Since the start of this year there have been 68 new cases of Polio, a rise from only 24 at this point last year.

The virus has also been exported to three new countries from severely affected areas on three separate occasions; including Pakistan to Afghanistan, Syria to Iraq and from Cameroon to Equatorial Guinea and if measures are not taken straight away to stop further spread, then all of WHO’s previous work in administering the Polio virus to countries in a hope of eradicating the disease world wide by 2018 could be undone.

The British Polio Fellowship is well aware of the hard work WHO has undertaken in eradicating this disease across most of the globe,” said The British Polio Fellowship CEO, Ted Hill MBE.

“Yet if countries in these affected regions cannot prevent the spread of the disease across their borders, then all the progress could go to waste as the disease takes a hold once more. Eradication of Polio globally by 2018 would be a truly remarkable achievement, but these current cases highlight the enormity of the task.”

The director general of the health organization has set clear guidelines to countries that could be under threat from the virus.

The first of these recommendations includes nations in the affected regions declaring a national public health emergency, they also have to ensure that additional doses of the vaccine are issued to residents of these nations and long term visitors, as well as guaranteeing that all visitors carry the relevant WHO “yellow booklet” which acts as proof of vaccination.

These measures are to be undertaken alongside current eradication efforts, as WHO continues to administer vaccinations to areas severely affected by the virus.

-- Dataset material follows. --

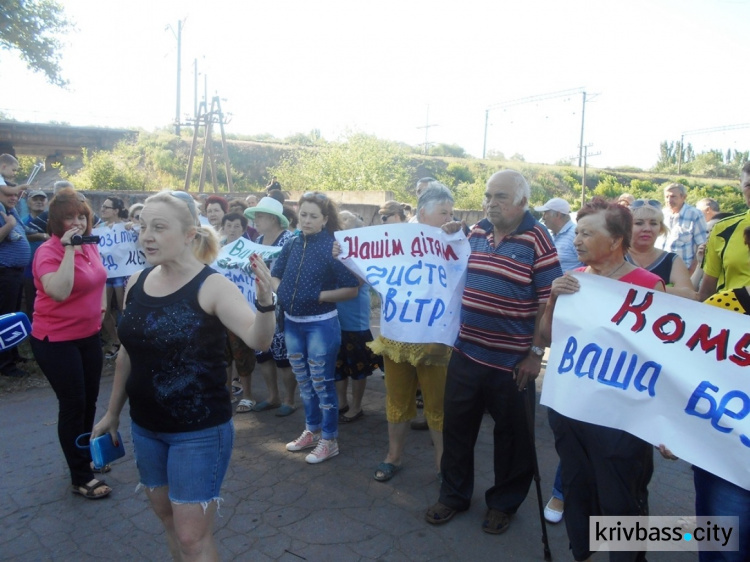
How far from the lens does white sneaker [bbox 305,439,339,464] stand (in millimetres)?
4293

It is not clear yet whether these cases will have any bearing on the western world, it is important that all nations ensure everyone arriving has been vaccinated and carries the right paper work.

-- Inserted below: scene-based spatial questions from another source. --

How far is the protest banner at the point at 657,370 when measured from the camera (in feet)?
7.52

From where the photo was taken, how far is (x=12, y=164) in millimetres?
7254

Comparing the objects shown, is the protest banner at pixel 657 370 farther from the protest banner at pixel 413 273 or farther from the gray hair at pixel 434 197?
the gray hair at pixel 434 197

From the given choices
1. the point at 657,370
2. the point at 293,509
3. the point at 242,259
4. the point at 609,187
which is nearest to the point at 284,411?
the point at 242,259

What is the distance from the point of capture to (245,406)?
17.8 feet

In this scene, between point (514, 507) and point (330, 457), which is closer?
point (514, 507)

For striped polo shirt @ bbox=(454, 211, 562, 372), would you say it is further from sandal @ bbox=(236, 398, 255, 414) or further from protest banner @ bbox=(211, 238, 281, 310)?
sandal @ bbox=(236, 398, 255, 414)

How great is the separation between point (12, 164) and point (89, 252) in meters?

“It’s a worrying time, the last case of Polio in the UK was 1982 and over 120,000 people still suffer with the late effects of Polio and Post Polio Syndrome (PPS). I would like to encourage vigilance from all relevant authorities to ensure the virus does not spread further.”

As we enter what is generally considered high transmission season for the spread of the disease without countries taking these measures the spread of the virus, more cases can be expected if WHO’s advice is not taken on board.